Quoted text:

###

Monticello, February 17, 1826.


Immediately on seeing the overwhelming vote of the House of Representatives against giving us another dollar, I rode to the University and desired Mr. Brockenbrough to engage in nothing new, to stop every thing on hand which could be done without, and to employ all his force and funds in finishing the circular room for the books, and the Anatomical theatre. These cannot be done without; and for these and all our debts, we have funds enough. But I think it prudent then to clear the decks thoroughly, to see how we shall stand, and what we may accomplish further. In the mean time, there have arrived for us in different ports of the United States, ten boxes of books from Paris, seven from London, and from Germany I know not how many ; in all, perhaps, about twenty-five boxes. Not one of these can be opened unu] the book-room is completely finished, and all the shelves ready to receive their charge directly from the boxes, as they shall be opened. This cannot be till May. I hear nothing definitive of the three thousand dollars duty of which we are asking the remission from Congress. In the selection of our Law Professor, we must be rigorously attentive to his political principles. You will recollect, that, before the Revolution, Coke Littleton was the universal elementary book of law students, and a sounder whig never wrote, nor of profounder learning in the orthodox doctrines of the British constitution, or in what were called English liberties. You remember also that our lawyers were then all whigs. But when his black-letter text, and uncouth but cunning learning got out of fashion, and the honied Mansfieldism of Blackstone became the students' hornbook, from that moment, that profession (the nursery of our Congress) began to slide into toryism, and nearly all the young brood of lawyers now are of that hue. They sup

pose themselves, indeed, to be whigs, because they no longer know what whigism or republicanism means. It is in our seminary that that vestal flame is to be kept alive; it is thence it is to spread anew over our own and the sister States. If we are true and vigilant in our trust, within a dozen or twenty years a majority of our own legislature will be from our school, and many disciples will have carried its doctrines home with them to their several States, and will have leavened thus the whole mass. New York has taken strong ground in vindication of the constitution ; South Carolina had already done the same. Although I was against our leading, I am equally against omitting to follow in the same line, and backing them firmly; and I hope that yourself or some other will mark out the track to be pursued by us.

###

Provided records:
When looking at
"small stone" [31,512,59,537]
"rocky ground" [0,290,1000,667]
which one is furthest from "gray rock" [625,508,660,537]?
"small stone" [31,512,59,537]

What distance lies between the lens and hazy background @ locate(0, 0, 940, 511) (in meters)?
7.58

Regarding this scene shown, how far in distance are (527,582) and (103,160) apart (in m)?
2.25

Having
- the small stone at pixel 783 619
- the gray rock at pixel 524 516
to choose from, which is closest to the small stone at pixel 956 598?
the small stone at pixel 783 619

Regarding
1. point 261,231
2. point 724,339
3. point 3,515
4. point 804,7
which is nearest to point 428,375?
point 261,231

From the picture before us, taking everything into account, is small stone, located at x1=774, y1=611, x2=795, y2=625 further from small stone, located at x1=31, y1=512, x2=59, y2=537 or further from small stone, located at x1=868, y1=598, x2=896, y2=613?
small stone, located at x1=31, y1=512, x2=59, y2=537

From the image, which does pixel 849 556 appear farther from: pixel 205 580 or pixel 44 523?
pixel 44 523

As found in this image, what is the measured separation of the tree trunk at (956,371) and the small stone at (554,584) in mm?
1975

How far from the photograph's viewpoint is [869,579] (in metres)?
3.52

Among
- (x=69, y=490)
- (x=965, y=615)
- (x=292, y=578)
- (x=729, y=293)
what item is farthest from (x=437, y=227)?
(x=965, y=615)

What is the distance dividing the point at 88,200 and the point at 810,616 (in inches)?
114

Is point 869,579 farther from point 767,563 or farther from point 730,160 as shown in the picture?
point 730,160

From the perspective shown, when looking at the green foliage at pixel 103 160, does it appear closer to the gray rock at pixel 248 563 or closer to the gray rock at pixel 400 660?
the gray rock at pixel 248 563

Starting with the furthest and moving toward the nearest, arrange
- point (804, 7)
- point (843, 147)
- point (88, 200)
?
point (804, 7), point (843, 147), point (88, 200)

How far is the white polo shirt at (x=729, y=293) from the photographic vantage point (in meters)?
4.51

###

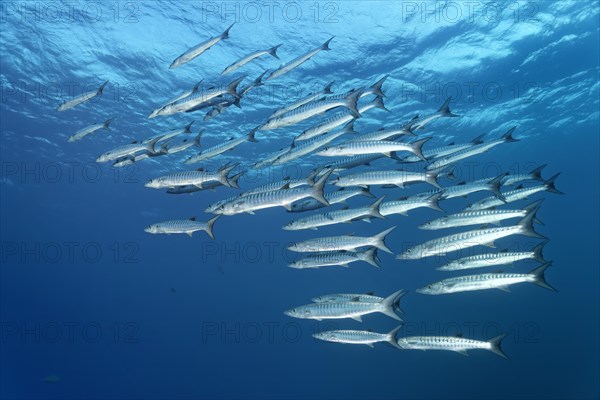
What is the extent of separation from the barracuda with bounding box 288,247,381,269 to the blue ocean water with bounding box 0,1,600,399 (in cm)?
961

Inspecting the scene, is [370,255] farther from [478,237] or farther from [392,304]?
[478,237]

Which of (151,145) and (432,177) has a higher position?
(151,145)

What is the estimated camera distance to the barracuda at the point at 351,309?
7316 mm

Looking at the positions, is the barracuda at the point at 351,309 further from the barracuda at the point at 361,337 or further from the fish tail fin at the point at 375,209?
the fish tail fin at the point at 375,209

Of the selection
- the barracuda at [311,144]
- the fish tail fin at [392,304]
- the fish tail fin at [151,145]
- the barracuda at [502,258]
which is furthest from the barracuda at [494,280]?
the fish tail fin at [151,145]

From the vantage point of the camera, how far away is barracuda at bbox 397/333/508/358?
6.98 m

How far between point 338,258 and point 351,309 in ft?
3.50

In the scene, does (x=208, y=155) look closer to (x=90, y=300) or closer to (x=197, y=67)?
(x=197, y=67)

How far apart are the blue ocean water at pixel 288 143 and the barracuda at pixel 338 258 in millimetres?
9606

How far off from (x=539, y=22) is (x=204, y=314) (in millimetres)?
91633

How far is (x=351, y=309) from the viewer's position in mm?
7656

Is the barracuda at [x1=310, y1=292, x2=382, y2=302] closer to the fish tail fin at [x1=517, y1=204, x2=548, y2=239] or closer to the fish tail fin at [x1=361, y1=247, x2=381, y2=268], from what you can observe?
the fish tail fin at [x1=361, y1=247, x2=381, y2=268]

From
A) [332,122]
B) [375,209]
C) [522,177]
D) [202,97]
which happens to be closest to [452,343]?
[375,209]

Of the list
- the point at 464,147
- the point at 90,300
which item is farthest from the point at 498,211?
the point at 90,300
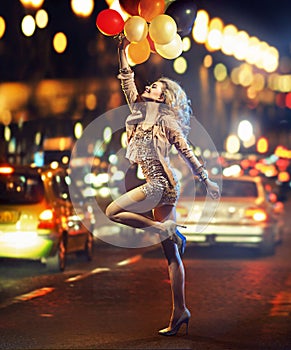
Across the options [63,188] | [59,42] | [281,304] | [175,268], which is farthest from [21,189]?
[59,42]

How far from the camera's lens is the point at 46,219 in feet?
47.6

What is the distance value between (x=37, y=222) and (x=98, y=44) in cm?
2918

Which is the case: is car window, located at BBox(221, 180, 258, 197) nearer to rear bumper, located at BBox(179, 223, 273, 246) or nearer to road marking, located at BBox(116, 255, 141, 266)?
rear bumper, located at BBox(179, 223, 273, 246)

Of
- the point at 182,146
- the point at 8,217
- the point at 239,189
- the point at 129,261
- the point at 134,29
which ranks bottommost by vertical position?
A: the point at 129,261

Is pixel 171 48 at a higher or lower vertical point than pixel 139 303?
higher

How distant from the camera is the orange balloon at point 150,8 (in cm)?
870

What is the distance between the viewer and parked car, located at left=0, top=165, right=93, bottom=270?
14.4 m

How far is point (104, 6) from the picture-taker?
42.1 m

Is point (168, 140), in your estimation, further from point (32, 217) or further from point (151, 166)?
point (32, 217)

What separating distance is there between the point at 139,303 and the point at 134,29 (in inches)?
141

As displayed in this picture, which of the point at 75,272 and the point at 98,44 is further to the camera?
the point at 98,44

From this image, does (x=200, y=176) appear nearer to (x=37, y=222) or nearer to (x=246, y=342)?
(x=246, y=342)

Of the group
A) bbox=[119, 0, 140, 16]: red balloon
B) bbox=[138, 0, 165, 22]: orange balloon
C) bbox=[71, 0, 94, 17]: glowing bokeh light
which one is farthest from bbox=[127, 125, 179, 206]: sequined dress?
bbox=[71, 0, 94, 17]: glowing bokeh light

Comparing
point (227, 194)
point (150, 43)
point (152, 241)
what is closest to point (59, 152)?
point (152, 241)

###

Requirement:
According to the letter, how many boxes of books arrived from London?

Answer to the exercise:
Seven boxes.